Elezioni presidenziali per dare una nuova direzione allo Sri Lanka
di Melani Manel Perera
Il 26 gennaio si vota per il presidente. La campagna elettorale vede abusi e soprusi, soprattutto da parte del presidente uscente. Tre esperti spiegano ad AsiaNews problemi e prospettive. E una convinzione: che queste possano essere elezioni decisive per il futuro del Paese.

Colombo (AsiaNews) – Ventidue candidati concorreranno per la presidenza dello Stato nelle elezioni del 26 gennaio. Ma la campagna elettorale vede attivi soprattutto i due principali candidati, con toni accesi. Tre esperti e attivisti per i diritti umani parlano ad AsiaNews della difficile situazione e delle prospettive.

Il presidente uscente Mahinda Rajapaksa, candidato del partito di governo United People’s Freedom Alliance ed ex comandante dell’esercito, si dice sicuro della propria rielezione, tanto da aver convocato il voto prima della scadenza naturale del suo mandato nel 2011. Svolge una campagna elettorale capillare che usa ogni metodo pubblicitario, quali manifesti, volantini, media e manifestazioni di massa, per inculcare nelle menti che è il solo salvatore del Paese e l’unico che può essere l’ultimo re dello Sri Lanka.

Molti lo accusano di utilizzare per la campagna anche mezzi statali. Al punto che il preposto buddista del Malwathu Chapter, Sri Sumangala Thero, lo ha ammonito di non impedire le campagne degli altri candidati.

L’unico vero oppositore appare il generale Sarath Fonseka, ex comandante dell’esercito, sostenuto da diversi partiti d’opposizione.

Il sacerdote cattolico Reid Shelton Fernando ritiene “la situazione molto volatile. Negli ultimi decenni le elezioni nello Sri Lanka hanno visto di frequente scambi di cassette elettorali, cancellazioni di nomi dai registri elettorali, un diffuso abuso dei media, violenze e discriminazioni contro i candidati d’opposizione”. “Anche se la Chiesa cattolica non si coinvolge nelle lotte tra partiti, deve intervenire quando sia in gioco la dignità della persona e il bene comune e deve richiamare i politici ad agire in modo corretto”. “E’ triste che nella campagna elettorale ci siano abusi dei media e soprusi. Le promesse di costruire una migliore Nazione già appaiono meri slogan. Comunque i leader cristiani si devono mantenere indipendenti in queste dispute e liberi da ogni affiliazione partitica”.

L’attivista prodiritti Nimalka Fernando spiega ad AsiaNews che “per parecchi mesi, durante l’escalation della guerra e la progressiva sconfitta delle Tigri Tamil, il governo ha montato una campagna per reprimere il dissenso. La repressione colpisce anche i media e l’assassinio di Lasantha nel 2009 è un chiaro esempio di questo brutale potere politico. Ma ora le elezioni danno alla gente la possibilità per un cambiamento, c’è un fervore diffuso e la gente ha il coraggio di parlare. Anche se i sostenitori del governo hanno aggredito attivisti dell’opposizione e i loro cortei e abusano dei media pubblici in violazione delle leggi.”

“Si sono formate nuove coalizioni che lottano per la democrazia, questo è un buon segno per il futuro del Paese”.

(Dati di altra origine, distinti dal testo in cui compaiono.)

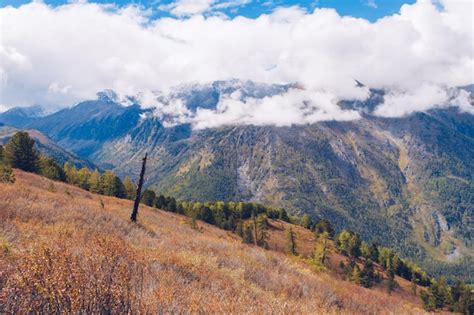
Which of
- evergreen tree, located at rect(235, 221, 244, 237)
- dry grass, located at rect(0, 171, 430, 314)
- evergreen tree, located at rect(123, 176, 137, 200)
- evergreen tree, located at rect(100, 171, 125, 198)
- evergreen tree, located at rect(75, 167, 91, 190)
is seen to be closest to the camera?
dry grass, located at rect(0, 171, 430, 314)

Il dottor Jehan Perera osserva che “queste elezioni promettono di essere decisive come le elezioni generali del 1977, nel dare una nuova direzione al Paese. Allora l’elettorato scelse un’economia di mercato, con migliori rapporti con gli Stati occidentali, e rifiutò un sistema economico centralizzato dominato dallo Stato sul modello dei Paesi socialisti. Questa scelta ha superato la prova del tempo, nonostante periodici problemi sul compito dello Stato su questioni sociali come la tutela del lavoro.”

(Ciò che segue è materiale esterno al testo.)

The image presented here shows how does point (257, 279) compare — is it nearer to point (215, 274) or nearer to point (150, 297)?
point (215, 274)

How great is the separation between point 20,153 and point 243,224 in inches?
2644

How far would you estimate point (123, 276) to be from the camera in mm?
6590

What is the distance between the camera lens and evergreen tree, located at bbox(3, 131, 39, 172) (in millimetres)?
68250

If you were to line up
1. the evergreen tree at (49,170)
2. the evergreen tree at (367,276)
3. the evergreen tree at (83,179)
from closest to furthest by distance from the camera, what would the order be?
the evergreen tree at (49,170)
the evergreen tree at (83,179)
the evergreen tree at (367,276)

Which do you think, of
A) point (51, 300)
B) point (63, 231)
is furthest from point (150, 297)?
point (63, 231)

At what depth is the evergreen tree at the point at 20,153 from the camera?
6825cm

“Anche queste elezioni offrono alla popolazione una scelta storica, tra il mantenimento della linea politica del presidente uscente Rajapaksa e la promessa di cambiamenti radicali fatta dal principale oppositore il generale Sarath Fonseka”.

“Nei 4 anni di presidenza, Rajapaksa ha governato con sentimenti nazionalisti, valorizzando il glorioso passato del Paese e l’importanza della sua indipendenza dalla dominazione straniera. Il suo governo ha criticato le ipocrisie degli Stati occidentali e ha compiuto scelte allineate con Paesi non occidentali come Cina, Iran e Myanmar”. “Da parte sua, il generale Fonseka promette di essere meno ideologico e più pragmatico e pone come priorità la lotta alla corruzione e al nepotismo e una maggiore attenzione al rispetto dei diritti umani e al buon governo. Io vedo, quindi, una contrapposizione tra il riferimento al passato e le prospettive di progresso che devono essere perseguite in ogni settore”.